I have a friend who has started a new church. He suggested I write a post listing some lessons I’ve learned from helping start New Vintage Church in Escondido. It’s been an awesome journey, and if what we’ve picked up along the way can help others involved in the noble vision of church multiplication, I’d love to help.
So, without further ado, here are the 10 things I’ve learned while starting a new church. I put these out there with the caveat that starting new churches if far more art than science. What worked for us may not work for you, and what didn’t work for us may work swimmingly for you.
With that said:
1. You cannot plan for it.
I’m not saying you shouldn’t. I’m saying you can’t.
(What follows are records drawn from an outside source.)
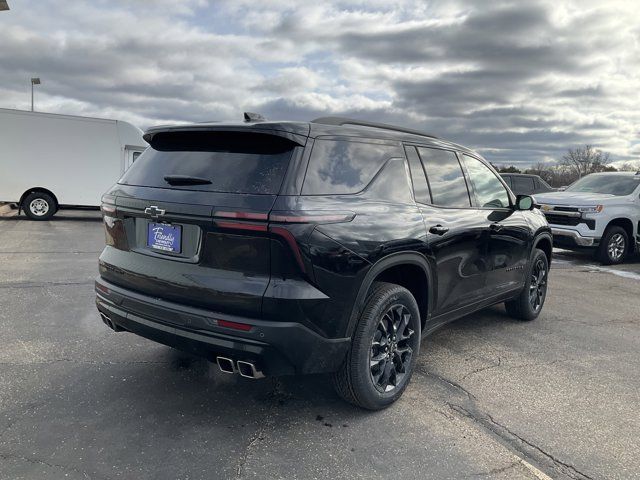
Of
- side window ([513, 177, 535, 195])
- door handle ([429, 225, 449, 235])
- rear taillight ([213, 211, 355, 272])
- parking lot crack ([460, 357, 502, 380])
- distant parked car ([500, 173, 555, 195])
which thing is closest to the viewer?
rear taillight ([213, 211, 355, 272])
Despite all the emphasis on strategy that has dominated the church planting sphere for the last several years (not a bad thing), even our best laid plans will be turned over. It’s less like following a strategic plan and more like following the pillar of cloud and fire in the wilderness day by day.
Whatever you’ve planned should be viewed as a game plan, not a blueprint.
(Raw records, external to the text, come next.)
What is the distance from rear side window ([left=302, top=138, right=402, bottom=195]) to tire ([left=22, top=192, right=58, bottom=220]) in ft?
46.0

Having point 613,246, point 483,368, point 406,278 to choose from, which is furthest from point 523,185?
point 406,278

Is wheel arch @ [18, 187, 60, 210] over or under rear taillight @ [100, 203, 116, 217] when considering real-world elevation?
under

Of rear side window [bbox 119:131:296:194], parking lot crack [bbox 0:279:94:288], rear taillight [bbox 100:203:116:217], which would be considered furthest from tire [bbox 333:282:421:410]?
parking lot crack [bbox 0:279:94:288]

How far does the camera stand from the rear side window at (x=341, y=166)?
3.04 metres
2. Resourcefulness is the most valuable gift a church planter possesses.
I’m not talking here about spiritual gifts. I’m talking about skill sets.
People who get upset when something off the script happens will neither enjoy nor be effective at starting new churches. Much of what keeps a church going through its awkward beginnings isn’t just the enthusiasm of the church at beginning a new thing—it’s the God-given ability of the pastor to morph into McGyver—making something serviceable out of scraps when resources are extremely scarce.
3. Faith can not only move mountains, it can keep churches afloat.
There will come a time in the life of any new church (and its planter) when things will be brought to the brink. There may be several such occasions in just the first year or two.
The test of whether or not one is called to do this will come, not in labs, but in the trenches of red ink, disgruntled people and discouraged staff. Staying the course because you have faith that God is going to bring a new day to the church—and doing it over and over again—is what will keep the church afloat when the spirit of the people (sometimes, including your own and those of your family) are sinking.